LogicDiff: Logic-Guided Denoising Improves Zero-Shot Reasoning in Masked Diffusion Language Models

arXiv:2603.26771v2 Announce Type: replace Abstract: Masked diffusion language models (MDLMs) generate text by iteratively unmasking tokens from a fully masked sequence. Their standard confidence-based unmasking strategy systematically defers high-entropy logical connective tokens, degrading reasoning performance. We introduce LogicDiff, an inference-time method that replaces confidence-based unmasking with logic-role-guided unmasking.

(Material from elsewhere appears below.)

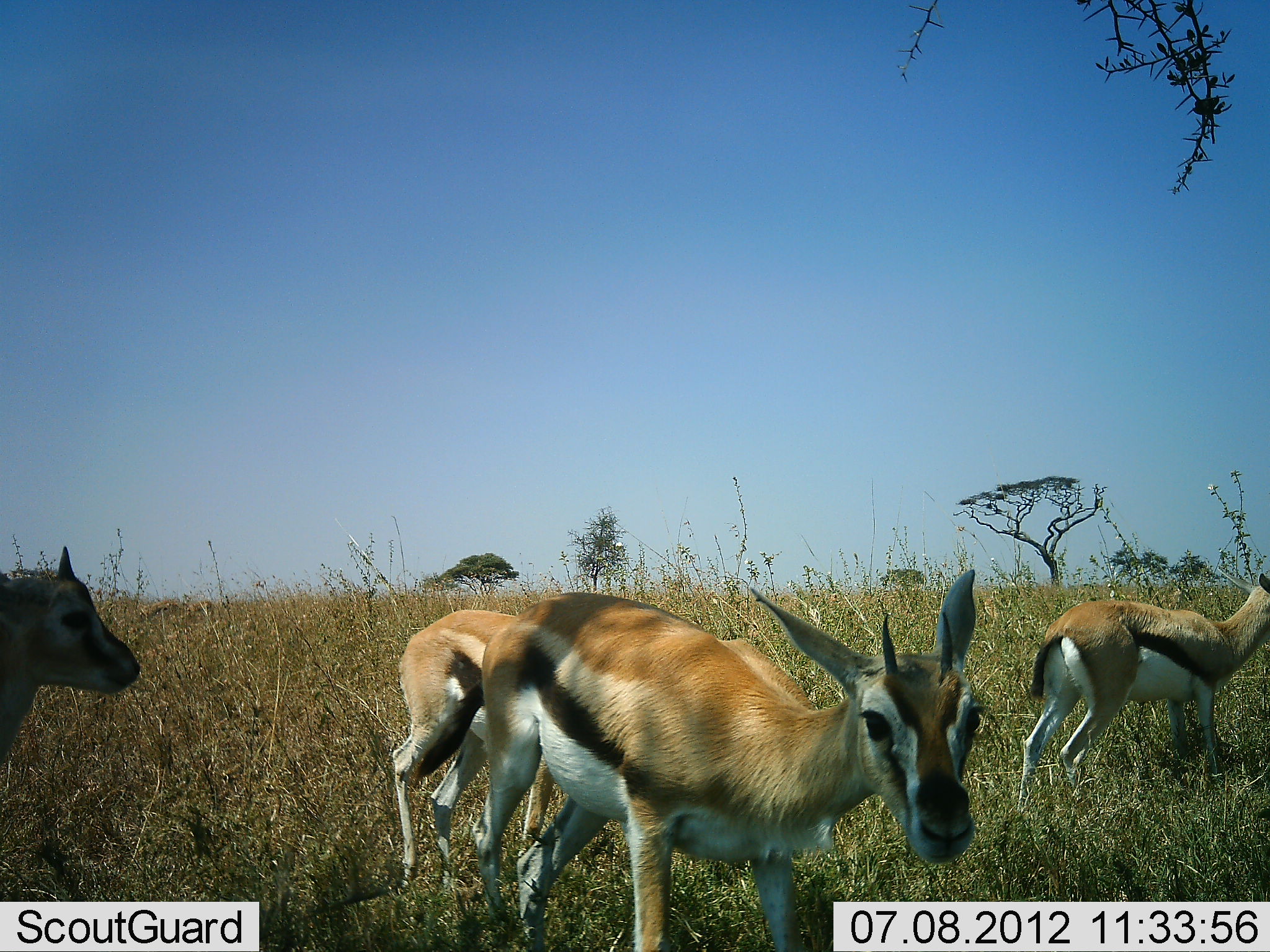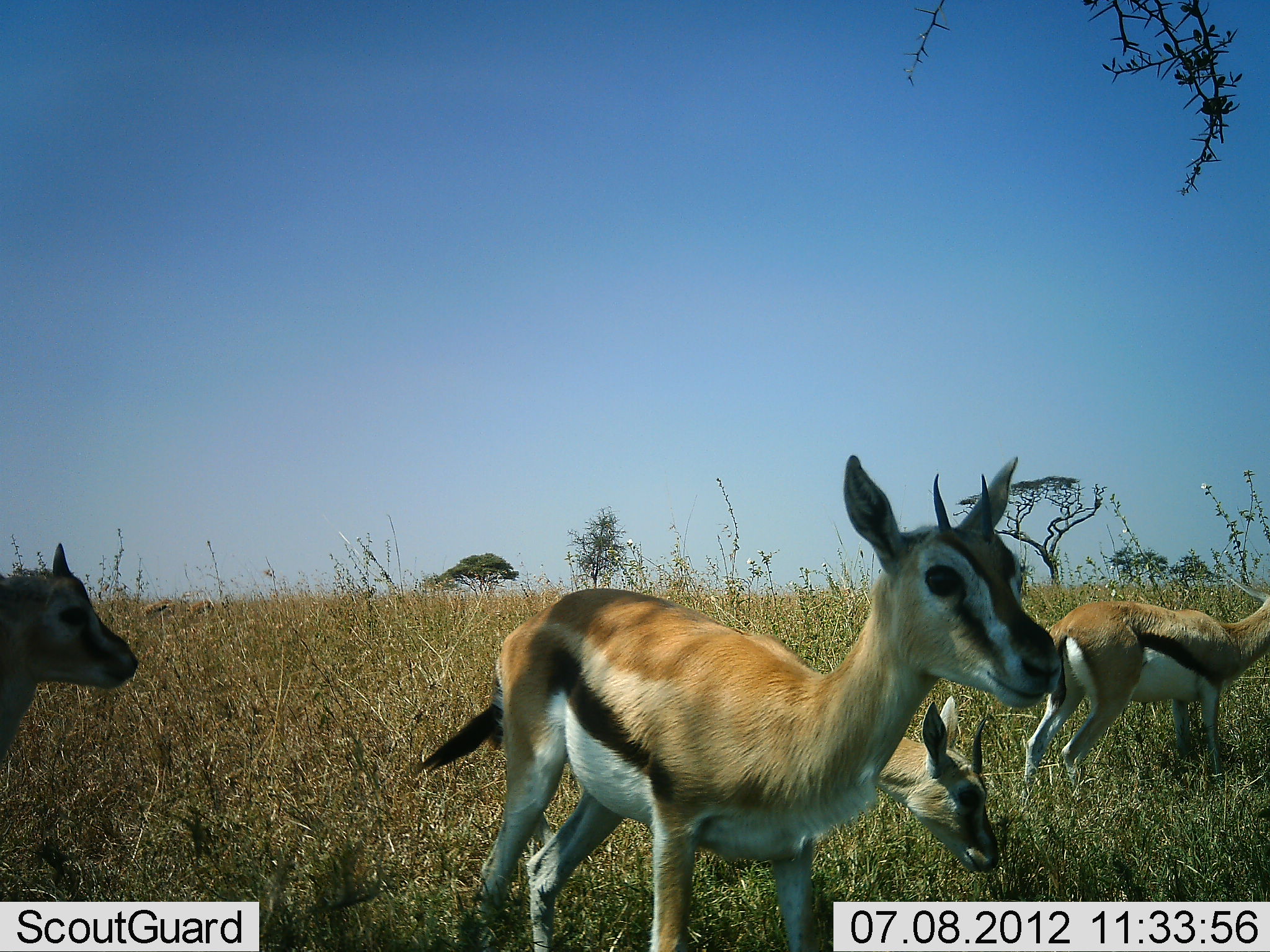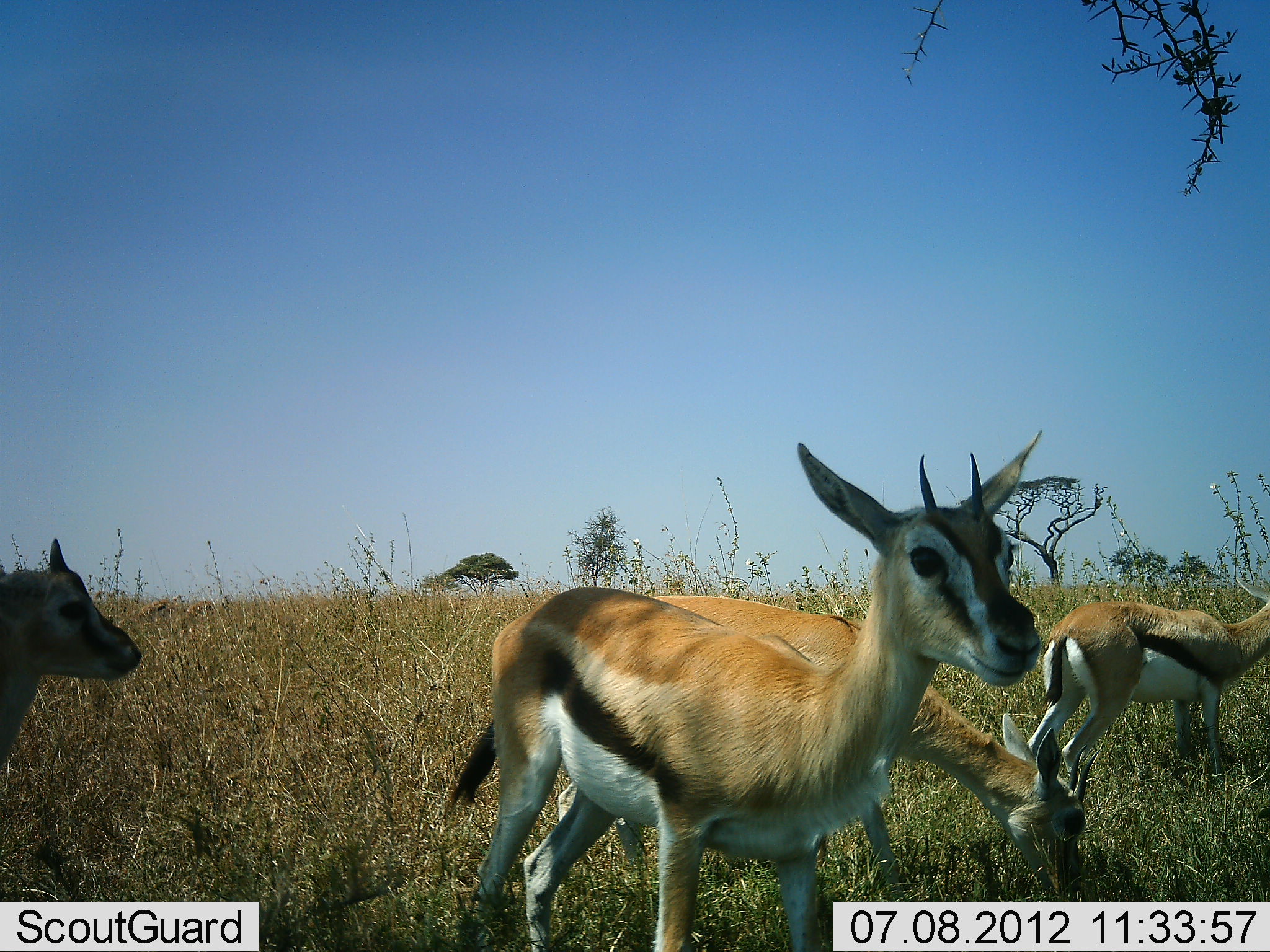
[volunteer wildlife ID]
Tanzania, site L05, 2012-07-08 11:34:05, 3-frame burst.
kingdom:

A lightweight classification head (4.2M parameters, 0.05% of the base model) predicts the logical role of each masked position (premise, connective, derived step, conclusion, or filler) from the base model's hidden states with 98.4% accuracy, and a dependency-ordered scheduler unmasks tokens in logical order. In zero-shot settings, LogicDiff improves LLaDA-8B-Instruct accuracy from 22.0% to 60.7% on GSM8K (+38.7 percentage points) and from 23.6% to 29.2% on MATH-500 (+5.6 pp), with less than 6% speed overhead. However, with 8-shot chain-of-thought prompting, the baseline reaches approximately 70% and LogicDiff provides no additional improvement. Analysis reveals that few-shot prompting implicitly resolves the same ordering problem that LogicDiff explicitly addresses, and that fixed role-based ordering can cause premature commitment to numerical values before sufficient context is available. Our results characterize the Flexibility Trap as primarily a zero-shot phenomenon and identify context-adaptive ordering as a key direction for future work.